What are the key use cases that these projects will enable?

Chiosi: There are different types of NFV use cases: first, those which drive different customized platform builds – e.g. one may want to use OpenStack/OpenDaylight or another may want Docker/OpenContrail or another may want a specific processor and/or NIC card. Then there are use cases which require redirection of network traffic as a VNF gets instantiated or moves. This influences how Cloud Orchestrators work with SDN Controllers as well as Service Orchestrators.

Jacques: One immediate need that everyone could benefit from is a better way to manage and automate their existing networks, especially across multiple vendor hardware. Longer-term what we hear from users is that the three major areas to be addressed are traffic engineering and flow management, cloud and NFV.

What do you see as the main areas of collaboration between ODL and OPNFV in 2015?
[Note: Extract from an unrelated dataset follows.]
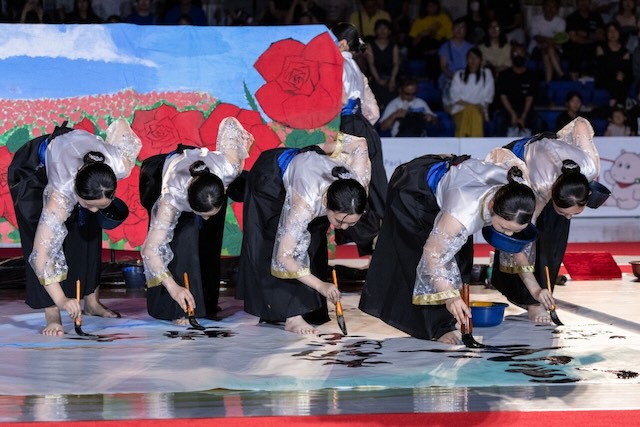 第18回書道パフォーマンス甲子園の一場面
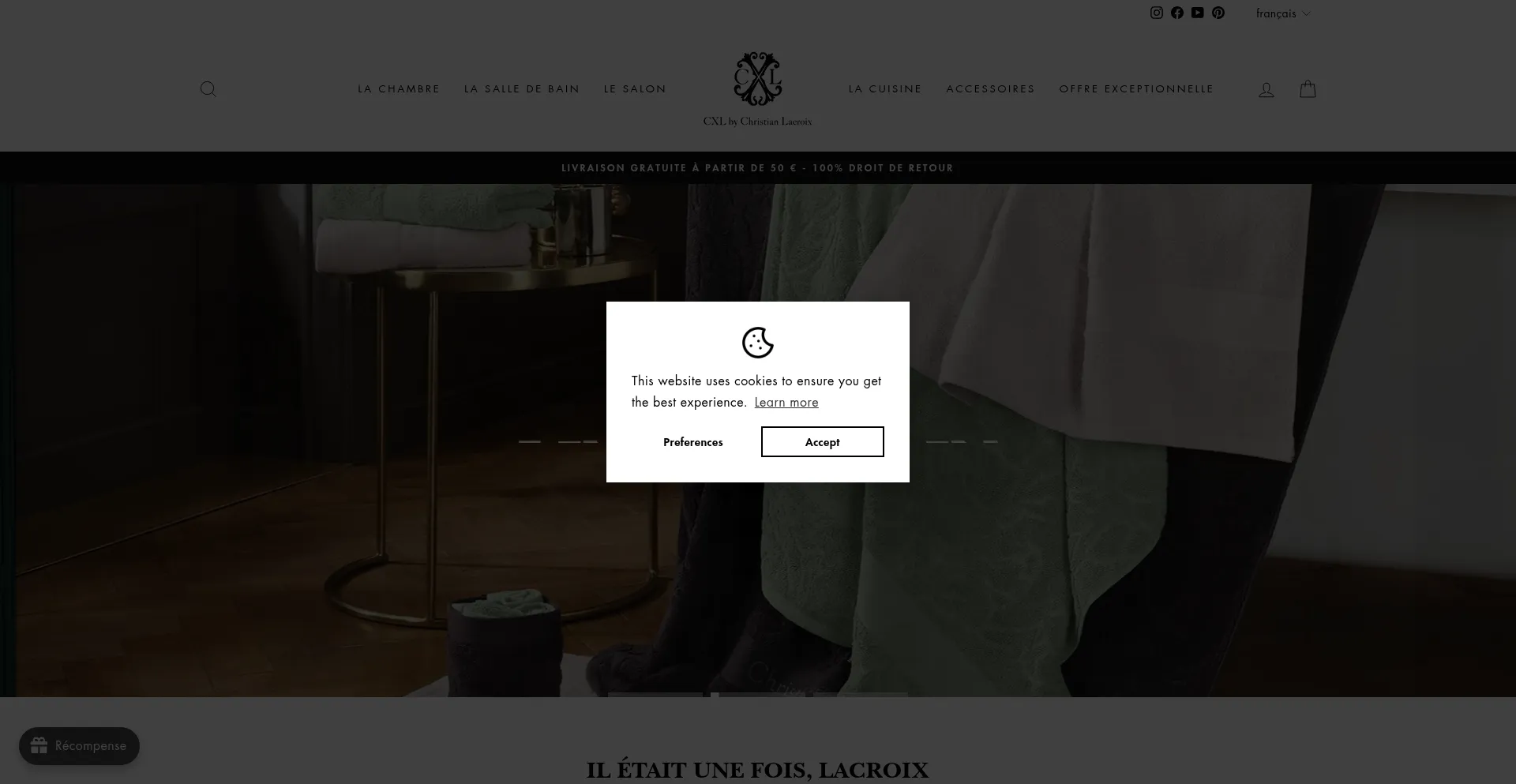 Website screenshot of Hometextiles.cxlbylacroix.com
Kirksey: ODL is a key component for our platform and an important upstream community for OPNFV. As people start to use and test Arno, we'll be getting meaningful use case information on how ODL works with OpenStack and ways they can work better together. As our users start to trial and build out PoCs using their own VNFs, I believe we'll get a great deal of targeted insight about how ODL works in these real-world NFV situations. Both OPNFV and ODL want to ensure that our larger community is successful in their shift to more virtual software-defined architectures, so anything that we can do to test, improve, and harden the platform together is in everyone's best interests.

To somebody new to SDN and NFV, what would your guidance be on how to engage with OPNFV and ODL?
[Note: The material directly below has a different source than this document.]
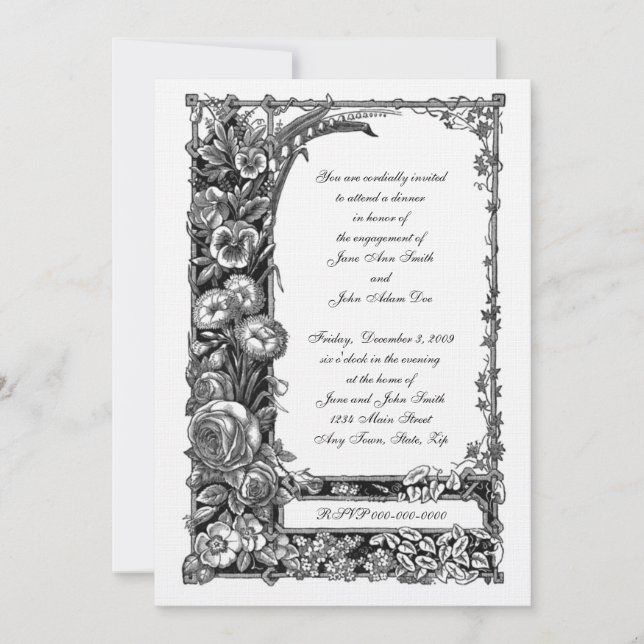 Invitación Cena de compromiso de flores de Victoria (Anverso)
Chiosi: Join the conversation by participating. For OPNFV, there are many projects getting created in the Technical Steering Committee. Join a project or create your own project pulling in the users/vendors who will be as passionate in your project. For OpenDaylight, create a project or join a project in the controller space.
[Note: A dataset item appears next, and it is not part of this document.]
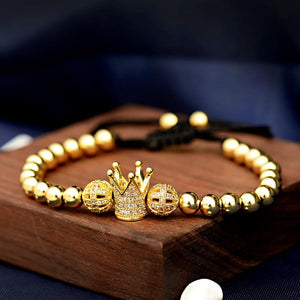 Crown Charm Bracelet Plated Copper Beads Micro Zircon Adjustable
Jacques: The OpenDaylight community is one of the most collaborative groups I have ever worked with and is keen to work with like-minded communities like OpenStack and OPNFV. We publish almost everything we do publicly on our wiki and in our discussion lists, and with every new release are investing in initiatives to facilitate this collaboration. As an example we're investing in end user focused technical content for our website, we have an active forum, and we have the OpenDaylight Summit where the industry will be getting together to take training, learn from industry visionaries and to plan their next-generation SDN solutions. We expect over 1,000 people to attend and encourage network operators, architects and admins of all types to join us.

What can users expect next from these open source projects?

Kirksey: No rest for the weary! Now we have to focus on our future releases as well as building out our processes to support us for the future. Things we have on the horizon:

  • Solidifying our integrated development process for future releases.

  • We have community interest in expanding the number of build and deployment tools available.

  • Increasing the choice available in our framework – we needed to make some concrete decisions around hypervisor, cloud orchestration, and SDN controller technologies in Release 1 so that we could meet a reasonable initial release date, but we want to enable a framework that enables additional choices in this area for the future.

  • Working with upstream communities to incorporate carrier grade features that are important to our community such as policy management, resource management, fault management, high availability, data plane acceleration, etc.

  • Increasingly sophisticated testing of the end-to-end platform and of the components that comprise it.

Jacques: The OpenDaylight community has issued two platform releases with the third on its way this month called "Lithium". We've moved to a time-based release schedule so you will see a new release from us roughly every six months. With each one our code is getting stronger, we have better scalability, security, stability and performance built-in, and more apps being built on-top of ODL all the time. If you're evaluating solutions, ask your vendors the hard questions to understand the openness of theirs--this is what will catalyze the industry to adopt a common, interoperable platform that serves your needs.